Abstract

Cardinality estimation is the problem of estimating the size of the output of a query, without actually evaluating the query. The cardinality estimator is a critical piece of any query optimizer, and is often the main culprit when the optimizer chooses a poor plan.

In this talk, I will introduce LpBound, a pessimistic cardinality estimator that computes a guaranteed upper bound on the size of the query output. Besides common statistics used for cardinality estimation, such as the sizes of the input relations, the domain sizes for various columns, histograms, and the most common key values in join columns, LpBound also uses Lp norms on the degree sequences of the join columns. The computed cardinality bound is an optimal solution of a linear program whose constraints encode such statistics and Shannon inequalities.

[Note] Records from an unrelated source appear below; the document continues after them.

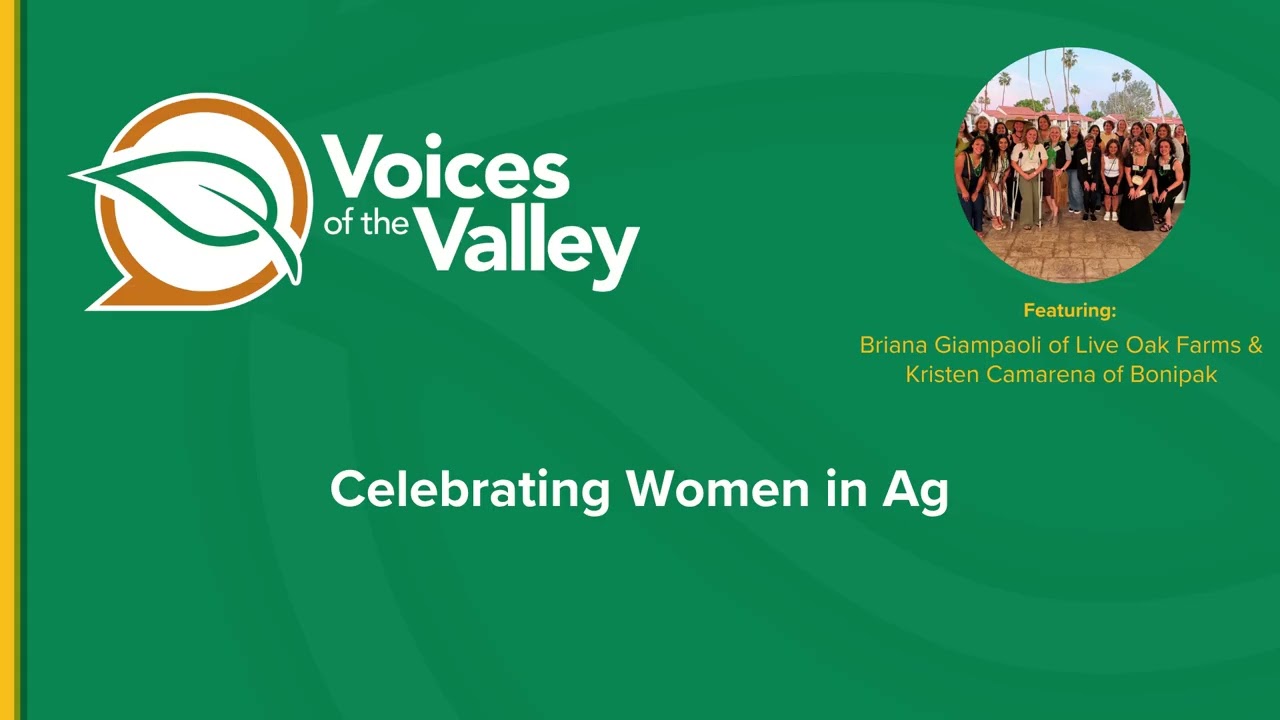 Voices
of the Valley

Featuring:
Briana Giampaoli of Live Oak Farms &
Kristen Camarena of Bonipak

Celebrating Women in Ag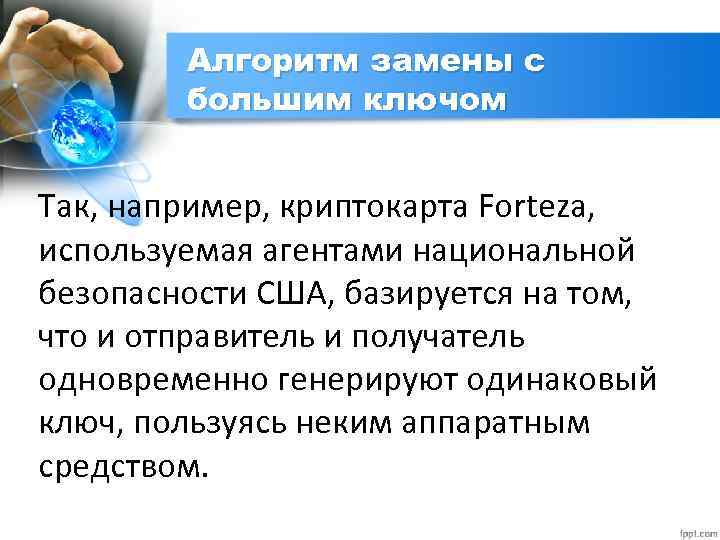 Алгоритм замены с большим ключом

Так, например, криптокарта Forteza, используемая агентами национальной безопасности США, базируется на том, что и отправитель и получатель одновременно генерируют одинаковый ключ, пользуясь неким аппаратным средством.

fppt.com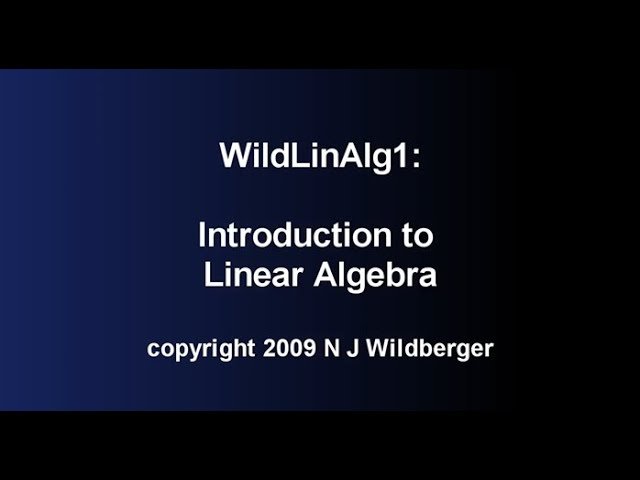 WildLinAlg1:

Introduction to Linear Algebra

copyright 2009 N J Wildberger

I will also briefly report on an experimental evaluation of LpBound, traditional, pessimistic, and learned cardinality estimators, for a variety of queries from the JOB, STATS, and subgraph matching benchmarks. The range of LpBound overestimates is much smaller than the range of the estimates of other estimators, which can both underestimate and overestimate by orders of magnitude. When fed the LpBound cardinalities, PostgreSQL can take less time for query evaluation than when using its own estimates.

(Joint work with Mahmoud Abo Khamis, Chris Mayer, Vasileios Nakos, Dan Suciu, and Haozhe Zhang.)